### SELECTED PASSAGE
Military-based movies have always been a popular genre in India and across the world. Among recent examples, the Vicky Kaushal-starrer Uri, based on the 2016 surgical strikes, was one of the highest grossers of 2019, and Telugu superstar Mahesh Babu donned the uniform in this year’s Sarileru Neekevvaru (Nobody Like You).

Asked about the clearance process for movies, an Army officer said producers first require a sanction letter from the Additional Directorate General of Public Information (ADGPI). 

The ADGPI, along with another department called the MI-11, is responsible for clearing films dealing with the Army. In the Indian Air Force and the Navy, the role is handled by the Directorate of Media and Public Relations and the Media and Public Information Cell, respectively. 

“The reason to go through the vetting process, which was also recently suggested for web films, was not to avoid criticism, but to ensure that the image of the Army is not distorted or projected in a wrong way,” a second officer said.

The current guidelines 

The guidelines governing military-related films in India kick in pre-production. The producer has to first submit an affidavit with details about the film, the production company, the script, concept, purpose of the film and its likely release date. They can also state if they require any equipment from the service.

Dataset records:
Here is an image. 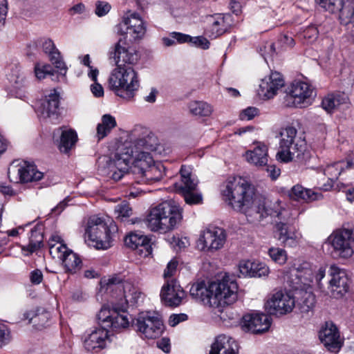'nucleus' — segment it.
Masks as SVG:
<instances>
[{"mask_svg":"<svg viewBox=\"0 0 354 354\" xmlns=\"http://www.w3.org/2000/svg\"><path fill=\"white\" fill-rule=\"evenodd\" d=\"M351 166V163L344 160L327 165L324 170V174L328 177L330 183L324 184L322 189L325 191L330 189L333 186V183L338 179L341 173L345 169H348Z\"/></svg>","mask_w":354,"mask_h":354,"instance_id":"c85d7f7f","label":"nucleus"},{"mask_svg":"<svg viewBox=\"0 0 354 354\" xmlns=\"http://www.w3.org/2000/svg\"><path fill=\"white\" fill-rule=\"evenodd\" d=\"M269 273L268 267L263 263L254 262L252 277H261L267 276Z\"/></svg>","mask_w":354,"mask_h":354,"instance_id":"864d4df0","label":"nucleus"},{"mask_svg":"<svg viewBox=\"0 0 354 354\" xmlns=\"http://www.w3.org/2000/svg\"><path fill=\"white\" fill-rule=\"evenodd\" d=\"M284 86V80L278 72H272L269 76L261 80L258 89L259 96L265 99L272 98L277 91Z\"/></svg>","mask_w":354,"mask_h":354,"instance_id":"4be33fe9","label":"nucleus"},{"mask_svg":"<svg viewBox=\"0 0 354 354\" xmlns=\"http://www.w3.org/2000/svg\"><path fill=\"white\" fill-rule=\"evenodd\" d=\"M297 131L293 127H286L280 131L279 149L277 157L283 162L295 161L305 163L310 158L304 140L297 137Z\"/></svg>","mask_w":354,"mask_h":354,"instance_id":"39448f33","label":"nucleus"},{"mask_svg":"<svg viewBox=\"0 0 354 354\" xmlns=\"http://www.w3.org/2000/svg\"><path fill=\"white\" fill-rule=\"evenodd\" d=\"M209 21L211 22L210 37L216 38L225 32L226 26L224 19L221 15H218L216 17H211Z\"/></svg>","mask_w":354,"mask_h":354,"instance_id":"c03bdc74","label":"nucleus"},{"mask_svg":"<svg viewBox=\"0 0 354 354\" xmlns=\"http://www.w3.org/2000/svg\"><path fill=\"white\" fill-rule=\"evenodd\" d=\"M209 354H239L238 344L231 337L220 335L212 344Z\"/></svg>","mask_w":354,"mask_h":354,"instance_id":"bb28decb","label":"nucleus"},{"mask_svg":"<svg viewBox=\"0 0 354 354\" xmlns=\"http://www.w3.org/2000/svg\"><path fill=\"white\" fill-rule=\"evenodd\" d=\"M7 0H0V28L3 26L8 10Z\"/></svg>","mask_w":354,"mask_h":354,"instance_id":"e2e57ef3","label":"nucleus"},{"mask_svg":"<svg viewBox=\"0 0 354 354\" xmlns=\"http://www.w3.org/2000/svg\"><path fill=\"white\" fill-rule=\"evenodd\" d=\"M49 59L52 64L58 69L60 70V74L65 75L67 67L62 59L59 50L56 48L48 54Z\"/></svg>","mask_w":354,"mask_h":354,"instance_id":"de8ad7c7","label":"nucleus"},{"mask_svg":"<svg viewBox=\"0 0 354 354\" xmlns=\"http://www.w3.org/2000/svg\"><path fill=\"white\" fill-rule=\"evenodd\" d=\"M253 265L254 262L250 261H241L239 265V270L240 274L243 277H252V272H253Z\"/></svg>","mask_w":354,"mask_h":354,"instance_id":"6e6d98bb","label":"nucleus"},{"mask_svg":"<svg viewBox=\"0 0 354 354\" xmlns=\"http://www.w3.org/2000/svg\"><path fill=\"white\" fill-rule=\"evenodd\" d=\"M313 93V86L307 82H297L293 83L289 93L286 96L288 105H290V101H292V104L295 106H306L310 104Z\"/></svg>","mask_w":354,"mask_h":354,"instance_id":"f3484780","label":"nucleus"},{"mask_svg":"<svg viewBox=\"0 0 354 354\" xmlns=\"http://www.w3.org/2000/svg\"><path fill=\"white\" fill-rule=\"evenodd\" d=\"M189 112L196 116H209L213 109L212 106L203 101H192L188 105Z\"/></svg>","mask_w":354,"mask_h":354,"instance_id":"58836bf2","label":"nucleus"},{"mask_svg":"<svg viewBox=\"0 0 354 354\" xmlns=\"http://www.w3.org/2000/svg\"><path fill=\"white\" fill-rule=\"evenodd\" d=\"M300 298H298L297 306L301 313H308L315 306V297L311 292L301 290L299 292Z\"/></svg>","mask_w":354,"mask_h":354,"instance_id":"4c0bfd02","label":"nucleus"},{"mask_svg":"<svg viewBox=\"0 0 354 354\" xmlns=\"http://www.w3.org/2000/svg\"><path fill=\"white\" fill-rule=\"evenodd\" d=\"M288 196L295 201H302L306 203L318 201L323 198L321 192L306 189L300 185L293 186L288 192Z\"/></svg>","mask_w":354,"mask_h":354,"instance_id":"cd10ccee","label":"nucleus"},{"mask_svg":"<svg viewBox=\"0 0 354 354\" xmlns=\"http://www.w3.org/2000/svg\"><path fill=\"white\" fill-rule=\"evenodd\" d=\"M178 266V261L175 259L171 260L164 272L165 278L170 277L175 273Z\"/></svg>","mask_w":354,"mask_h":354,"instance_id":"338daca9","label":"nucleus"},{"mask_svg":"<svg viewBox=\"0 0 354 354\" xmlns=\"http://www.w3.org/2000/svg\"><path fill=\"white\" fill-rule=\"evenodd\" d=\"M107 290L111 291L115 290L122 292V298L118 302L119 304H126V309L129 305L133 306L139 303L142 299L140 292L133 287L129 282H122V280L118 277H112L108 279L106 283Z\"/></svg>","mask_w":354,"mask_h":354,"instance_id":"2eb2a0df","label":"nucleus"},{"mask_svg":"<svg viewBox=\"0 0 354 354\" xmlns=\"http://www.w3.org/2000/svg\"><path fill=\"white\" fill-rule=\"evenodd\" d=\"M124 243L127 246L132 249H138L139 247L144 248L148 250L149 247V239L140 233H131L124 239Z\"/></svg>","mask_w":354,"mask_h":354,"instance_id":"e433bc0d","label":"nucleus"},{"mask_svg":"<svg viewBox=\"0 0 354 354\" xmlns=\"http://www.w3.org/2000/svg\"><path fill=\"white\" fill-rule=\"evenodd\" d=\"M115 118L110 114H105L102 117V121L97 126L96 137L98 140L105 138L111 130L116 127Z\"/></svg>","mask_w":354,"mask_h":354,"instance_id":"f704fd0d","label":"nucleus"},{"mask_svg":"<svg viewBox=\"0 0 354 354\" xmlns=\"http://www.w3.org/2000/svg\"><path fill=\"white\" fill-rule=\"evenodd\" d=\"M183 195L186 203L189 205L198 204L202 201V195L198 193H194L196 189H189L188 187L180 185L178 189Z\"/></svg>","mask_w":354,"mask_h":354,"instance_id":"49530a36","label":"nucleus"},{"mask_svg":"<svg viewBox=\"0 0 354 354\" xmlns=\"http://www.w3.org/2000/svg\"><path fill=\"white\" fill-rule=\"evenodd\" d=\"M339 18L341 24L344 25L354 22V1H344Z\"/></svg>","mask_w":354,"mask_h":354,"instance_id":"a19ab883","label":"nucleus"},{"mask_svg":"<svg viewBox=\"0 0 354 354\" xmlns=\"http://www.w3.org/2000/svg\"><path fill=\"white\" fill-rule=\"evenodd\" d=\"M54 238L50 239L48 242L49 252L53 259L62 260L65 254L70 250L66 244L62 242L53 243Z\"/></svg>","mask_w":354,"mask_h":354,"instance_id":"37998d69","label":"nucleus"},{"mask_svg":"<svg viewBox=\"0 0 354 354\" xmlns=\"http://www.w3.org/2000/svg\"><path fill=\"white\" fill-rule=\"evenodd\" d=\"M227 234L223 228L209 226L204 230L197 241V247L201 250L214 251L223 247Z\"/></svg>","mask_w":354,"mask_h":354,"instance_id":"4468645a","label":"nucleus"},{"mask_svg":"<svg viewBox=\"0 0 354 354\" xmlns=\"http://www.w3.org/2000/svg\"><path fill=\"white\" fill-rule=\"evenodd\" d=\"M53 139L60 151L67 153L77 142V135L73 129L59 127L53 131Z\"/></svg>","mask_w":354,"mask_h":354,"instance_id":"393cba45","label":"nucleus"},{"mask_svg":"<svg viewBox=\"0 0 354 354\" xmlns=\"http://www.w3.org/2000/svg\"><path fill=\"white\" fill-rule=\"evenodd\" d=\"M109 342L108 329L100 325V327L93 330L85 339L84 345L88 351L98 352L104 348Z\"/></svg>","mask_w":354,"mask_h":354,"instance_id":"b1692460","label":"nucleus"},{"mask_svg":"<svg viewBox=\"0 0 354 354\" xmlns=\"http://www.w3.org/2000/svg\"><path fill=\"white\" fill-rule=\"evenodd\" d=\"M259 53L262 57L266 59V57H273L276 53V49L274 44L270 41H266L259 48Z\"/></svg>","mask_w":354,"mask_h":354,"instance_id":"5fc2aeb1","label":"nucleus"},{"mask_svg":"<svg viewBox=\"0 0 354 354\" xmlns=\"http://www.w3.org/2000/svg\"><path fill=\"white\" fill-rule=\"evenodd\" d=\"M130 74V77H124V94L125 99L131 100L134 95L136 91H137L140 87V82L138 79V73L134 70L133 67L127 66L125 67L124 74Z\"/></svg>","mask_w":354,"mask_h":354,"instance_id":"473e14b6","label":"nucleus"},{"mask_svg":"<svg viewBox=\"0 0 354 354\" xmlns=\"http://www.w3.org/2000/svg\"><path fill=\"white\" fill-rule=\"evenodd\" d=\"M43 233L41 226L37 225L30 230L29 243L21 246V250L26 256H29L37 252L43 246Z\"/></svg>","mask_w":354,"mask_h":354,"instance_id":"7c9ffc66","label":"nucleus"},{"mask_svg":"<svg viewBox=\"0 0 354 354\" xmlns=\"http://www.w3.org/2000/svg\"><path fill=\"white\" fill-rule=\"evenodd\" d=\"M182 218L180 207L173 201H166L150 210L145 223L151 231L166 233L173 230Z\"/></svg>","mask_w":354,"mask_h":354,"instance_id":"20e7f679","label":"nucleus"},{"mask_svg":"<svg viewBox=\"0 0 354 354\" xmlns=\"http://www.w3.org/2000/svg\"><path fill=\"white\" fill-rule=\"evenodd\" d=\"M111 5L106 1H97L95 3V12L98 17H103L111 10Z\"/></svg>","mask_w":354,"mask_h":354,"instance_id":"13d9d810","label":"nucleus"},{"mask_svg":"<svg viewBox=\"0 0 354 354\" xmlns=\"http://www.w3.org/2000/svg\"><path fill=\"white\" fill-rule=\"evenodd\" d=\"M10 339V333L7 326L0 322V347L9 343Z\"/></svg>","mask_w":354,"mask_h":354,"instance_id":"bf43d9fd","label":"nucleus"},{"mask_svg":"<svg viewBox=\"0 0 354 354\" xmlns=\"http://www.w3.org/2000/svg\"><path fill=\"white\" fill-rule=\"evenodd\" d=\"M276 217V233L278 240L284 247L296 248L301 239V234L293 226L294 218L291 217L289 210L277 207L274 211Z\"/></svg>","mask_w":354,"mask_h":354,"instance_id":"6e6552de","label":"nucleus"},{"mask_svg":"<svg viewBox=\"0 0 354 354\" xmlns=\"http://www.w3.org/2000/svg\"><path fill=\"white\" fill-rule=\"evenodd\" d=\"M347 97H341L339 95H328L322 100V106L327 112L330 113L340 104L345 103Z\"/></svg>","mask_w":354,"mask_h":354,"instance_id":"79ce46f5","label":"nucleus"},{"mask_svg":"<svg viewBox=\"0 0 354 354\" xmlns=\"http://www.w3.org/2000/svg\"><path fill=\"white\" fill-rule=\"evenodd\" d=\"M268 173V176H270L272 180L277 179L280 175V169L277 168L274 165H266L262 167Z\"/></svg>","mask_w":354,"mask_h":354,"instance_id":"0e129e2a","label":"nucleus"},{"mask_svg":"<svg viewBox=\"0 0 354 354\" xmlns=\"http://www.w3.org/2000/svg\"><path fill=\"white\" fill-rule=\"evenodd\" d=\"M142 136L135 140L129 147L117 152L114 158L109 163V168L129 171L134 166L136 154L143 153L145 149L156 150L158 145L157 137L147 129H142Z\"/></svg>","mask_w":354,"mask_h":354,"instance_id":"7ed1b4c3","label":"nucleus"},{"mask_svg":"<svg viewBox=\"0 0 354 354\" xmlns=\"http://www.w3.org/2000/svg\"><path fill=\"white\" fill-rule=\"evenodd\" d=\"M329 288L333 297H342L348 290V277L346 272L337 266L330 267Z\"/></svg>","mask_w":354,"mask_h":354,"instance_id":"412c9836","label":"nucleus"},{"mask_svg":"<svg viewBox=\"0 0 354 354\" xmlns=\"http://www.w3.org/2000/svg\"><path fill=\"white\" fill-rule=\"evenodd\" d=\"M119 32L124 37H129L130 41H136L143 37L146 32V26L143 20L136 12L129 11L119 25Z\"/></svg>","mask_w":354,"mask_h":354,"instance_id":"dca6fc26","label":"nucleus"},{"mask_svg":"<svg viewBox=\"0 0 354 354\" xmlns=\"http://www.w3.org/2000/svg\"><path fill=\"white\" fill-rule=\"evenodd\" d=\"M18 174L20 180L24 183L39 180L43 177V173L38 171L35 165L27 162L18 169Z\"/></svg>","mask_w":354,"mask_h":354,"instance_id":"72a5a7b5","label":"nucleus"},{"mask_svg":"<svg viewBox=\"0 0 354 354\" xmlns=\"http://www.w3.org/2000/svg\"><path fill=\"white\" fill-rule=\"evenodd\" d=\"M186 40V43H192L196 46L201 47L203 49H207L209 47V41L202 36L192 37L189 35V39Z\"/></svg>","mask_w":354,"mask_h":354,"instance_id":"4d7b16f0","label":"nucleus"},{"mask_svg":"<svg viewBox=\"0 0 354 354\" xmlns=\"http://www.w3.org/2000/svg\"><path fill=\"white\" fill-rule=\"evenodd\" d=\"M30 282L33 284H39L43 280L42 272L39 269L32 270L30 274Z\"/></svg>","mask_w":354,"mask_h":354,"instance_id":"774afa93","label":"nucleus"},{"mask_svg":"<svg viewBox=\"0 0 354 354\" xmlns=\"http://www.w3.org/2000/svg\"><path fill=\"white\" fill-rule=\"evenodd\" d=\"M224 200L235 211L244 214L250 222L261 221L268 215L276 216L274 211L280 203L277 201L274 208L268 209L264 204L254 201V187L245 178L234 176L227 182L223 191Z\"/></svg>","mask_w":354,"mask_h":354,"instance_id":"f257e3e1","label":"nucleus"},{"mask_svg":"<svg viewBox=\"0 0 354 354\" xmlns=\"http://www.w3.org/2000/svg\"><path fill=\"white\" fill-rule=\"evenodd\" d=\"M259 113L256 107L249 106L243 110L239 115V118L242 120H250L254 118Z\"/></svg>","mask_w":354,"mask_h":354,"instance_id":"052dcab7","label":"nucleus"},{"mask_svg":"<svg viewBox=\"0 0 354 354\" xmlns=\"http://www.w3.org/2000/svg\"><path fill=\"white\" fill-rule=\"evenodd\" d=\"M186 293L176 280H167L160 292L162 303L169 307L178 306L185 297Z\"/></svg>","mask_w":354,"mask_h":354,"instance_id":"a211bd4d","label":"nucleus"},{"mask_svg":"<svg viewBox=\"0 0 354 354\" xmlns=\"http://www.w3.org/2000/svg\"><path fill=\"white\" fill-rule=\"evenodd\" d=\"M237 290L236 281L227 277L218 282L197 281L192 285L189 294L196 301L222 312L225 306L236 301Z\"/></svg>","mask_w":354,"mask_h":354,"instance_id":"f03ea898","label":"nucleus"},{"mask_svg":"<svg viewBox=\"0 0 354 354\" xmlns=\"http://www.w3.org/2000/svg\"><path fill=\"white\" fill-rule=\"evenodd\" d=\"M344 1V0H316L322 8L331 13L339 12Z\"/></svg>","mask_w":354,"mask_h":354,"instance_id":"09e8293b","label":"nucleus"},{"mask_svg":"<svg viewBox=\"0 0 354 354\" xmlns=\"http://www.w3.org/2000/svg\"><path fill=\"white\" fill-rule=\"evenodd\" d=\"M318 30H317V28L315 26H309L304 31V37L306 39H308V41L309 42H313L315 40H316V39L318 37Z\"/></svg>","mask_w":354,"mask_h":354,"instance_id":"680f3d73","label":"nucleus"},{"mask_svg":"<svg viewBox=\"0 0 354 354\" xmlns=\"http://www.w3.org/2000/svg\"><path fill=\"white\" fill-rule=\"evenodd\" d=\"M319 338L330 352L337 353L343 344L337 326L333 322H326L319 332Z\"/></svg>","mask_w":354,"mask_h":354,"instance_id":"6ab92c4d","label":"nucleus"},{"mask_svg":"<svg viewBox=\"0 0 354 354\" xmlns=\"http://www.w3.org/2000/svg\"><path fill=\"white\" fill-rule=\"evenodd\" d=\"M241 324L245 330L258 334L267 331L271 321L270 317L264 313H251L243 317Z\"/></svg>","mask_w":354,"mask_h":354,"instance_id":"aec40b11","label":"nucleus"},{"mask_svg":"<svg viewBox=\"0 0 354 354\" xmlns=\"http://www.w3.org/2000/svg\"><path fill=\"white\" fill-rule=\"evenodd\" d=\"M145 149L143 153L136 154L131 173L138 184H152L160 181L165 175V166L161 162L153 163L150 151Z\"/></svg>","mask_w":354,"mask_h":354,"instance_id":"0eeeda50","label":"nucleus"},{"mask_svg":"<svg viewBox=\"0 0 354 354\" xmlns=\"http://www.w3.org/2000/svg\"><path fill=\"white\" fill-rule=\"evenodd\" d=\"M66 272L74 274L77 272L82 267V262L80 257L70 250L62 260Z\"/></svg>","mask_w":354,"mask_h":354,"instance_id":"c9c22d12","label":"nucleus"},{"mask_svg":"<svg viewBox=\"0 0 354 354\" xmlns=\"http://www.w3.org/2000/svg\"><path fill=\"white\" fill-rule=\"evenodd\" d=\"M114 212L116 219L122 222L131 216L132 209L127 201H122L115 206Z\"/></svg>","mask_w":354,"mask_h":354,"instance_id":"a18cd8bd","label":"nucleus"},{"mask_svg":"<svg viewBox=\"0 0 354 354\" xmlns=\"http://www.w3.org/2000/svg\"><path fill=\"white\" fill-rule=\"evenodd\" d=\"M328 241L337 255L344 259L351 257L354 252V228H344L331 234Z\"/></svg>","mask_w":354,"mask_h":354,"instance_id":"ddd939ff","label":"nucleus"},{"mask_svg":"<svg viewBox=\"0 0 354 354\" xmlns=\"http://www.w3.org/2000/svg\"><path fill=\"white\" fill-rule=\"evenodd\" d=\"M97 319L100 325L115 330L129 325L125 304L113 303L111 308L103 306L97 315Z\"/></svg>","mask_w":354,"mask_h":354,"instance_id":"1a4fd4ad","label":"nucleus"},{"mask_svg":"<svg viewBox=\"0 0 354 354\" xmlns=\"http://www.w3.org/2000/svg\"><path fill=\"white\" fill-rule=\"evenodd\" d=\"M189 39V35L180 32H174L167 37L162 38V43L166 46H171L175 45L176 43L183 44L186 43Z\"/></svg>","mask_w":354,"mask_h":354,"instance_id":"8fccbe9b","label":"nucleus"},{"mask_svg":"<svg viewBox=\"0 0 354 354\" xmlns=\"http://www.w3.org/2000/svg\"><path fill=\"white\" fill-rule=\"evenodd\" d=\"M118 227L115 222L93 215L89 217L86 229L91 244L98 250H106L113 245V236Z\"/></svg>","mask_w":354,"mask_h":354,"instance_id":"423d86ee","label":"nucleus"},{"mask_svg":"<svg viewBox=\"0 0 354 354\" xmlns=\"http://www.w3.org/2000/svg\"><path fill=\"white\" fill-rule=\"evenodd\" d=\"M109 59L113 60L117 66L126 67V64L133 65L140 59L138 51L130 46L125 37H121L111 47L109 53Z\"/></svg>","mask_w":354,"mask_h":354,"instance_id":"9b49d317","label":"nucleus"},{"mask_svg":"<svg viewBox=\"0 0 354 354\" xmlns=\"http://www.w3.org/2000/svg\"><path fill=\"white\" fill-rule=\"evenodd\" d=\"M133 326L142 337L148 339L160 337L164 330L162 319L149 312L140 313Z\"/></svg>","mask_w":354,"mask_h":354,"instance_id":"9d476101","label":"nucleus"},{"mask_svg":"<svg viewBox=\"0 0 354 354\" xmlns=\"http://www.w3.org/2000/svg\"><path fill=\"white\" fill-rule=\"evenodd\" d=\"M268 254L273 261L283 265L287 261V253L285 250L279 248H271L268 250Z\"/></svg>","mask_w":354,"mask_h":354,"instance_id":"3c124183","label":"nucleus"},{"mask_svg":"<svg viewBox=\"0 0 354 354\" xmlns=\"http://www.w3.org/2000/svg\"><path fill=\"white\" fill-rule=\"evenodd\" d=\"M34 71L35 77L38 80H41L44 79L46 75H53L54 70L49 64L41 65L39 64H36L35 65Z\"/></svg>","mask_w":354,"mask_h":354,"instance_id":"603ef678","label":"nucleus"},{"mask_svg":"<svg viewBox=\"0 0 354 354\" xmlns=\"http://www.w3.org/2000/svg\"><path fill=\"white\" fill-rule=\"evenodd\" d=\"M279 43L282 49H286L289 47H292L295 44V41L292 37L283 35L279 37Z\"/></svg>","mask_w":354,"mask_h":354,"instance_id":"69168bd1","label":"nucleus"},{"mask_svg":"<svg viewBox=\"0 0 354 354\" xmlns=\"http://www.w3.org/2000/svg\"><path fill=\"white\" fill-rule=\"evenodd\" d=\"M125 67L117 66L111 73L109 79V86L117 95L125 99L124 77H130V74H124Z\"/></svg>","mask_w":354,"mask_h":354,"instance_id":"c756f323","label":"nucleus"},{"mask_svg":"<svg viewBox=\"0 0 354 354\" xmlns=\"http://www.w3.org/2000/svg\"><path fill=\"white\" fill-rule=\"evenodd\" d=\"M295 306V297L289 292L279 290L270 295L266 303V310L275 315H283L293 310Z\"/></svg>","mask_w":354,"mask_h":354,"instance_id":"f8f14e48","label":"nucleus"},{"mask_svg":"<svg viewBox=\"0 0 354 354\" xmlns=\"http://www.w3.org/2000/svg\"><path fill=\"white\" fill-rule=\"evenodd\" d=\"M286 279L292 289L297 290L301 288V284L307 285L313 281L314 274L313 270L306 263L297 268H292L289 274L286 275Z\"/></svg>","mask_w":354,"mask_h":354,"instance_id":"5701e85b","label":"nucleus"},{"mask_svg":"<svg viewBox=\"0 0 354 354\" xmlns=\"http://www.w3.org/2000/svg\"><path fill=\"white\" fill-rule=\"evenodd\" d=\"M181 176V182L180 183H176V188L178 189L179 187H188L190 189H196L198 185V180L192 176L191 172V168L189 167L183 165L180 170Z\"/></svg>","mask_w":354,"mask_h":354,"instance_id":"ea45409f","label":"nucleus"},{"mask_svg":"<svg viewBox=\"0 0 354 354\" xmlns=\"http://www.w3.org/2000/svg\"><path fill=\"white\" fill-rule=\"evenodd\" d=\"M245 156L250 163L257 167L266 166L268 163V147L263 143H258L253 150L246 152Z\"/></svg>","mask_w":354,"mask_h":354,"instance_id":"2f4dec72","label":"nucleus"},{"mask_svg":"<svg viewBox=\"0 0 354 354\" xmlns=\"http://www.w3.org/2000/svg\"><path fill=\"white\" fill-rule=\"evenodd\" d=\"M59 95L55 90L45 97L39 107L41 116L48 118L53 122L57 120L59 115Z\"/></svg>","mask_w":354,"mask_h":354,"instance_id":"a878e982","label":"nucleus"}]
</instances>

### WORK TO COMPLETE
1. In the passage about military film clearance in India, which department works alongside the ADGPI to clear films dealing with the Army?
2. Decide whether each statement agrees with the passage about military film clearance in India: (a) Uri was based on the 2016 surgical strikes. (b) The guidelines for military-related films apply only after production is finished. (c) The producer's affidavit includes the film's likely release date.
3. Reproduce the part of the passage about military film clearance in India starting with "Military-based movies have" and going on through "(Nobody Like You).".
These entries have no connection to the passage about military film clearance in India.

### WORKED ANSWERS
1. The MI-11.

2.
(a) Yes: "based on the 2016 surgical strikes"
(b) No: "kick in pre-production"
(c) Yes: "and its likely release date"

3.
Military-based movies have always been a popular genre in India and across the world. Among recent examples, the Vicky Kaushal-starrer Uri, based on the 2016 surgical strikes, was one of the highest grossers of 2019, and Telugu superstar Mahesh Babu donned the uniform in this year’s Sarileru Neekevvaru (Nobody Like You).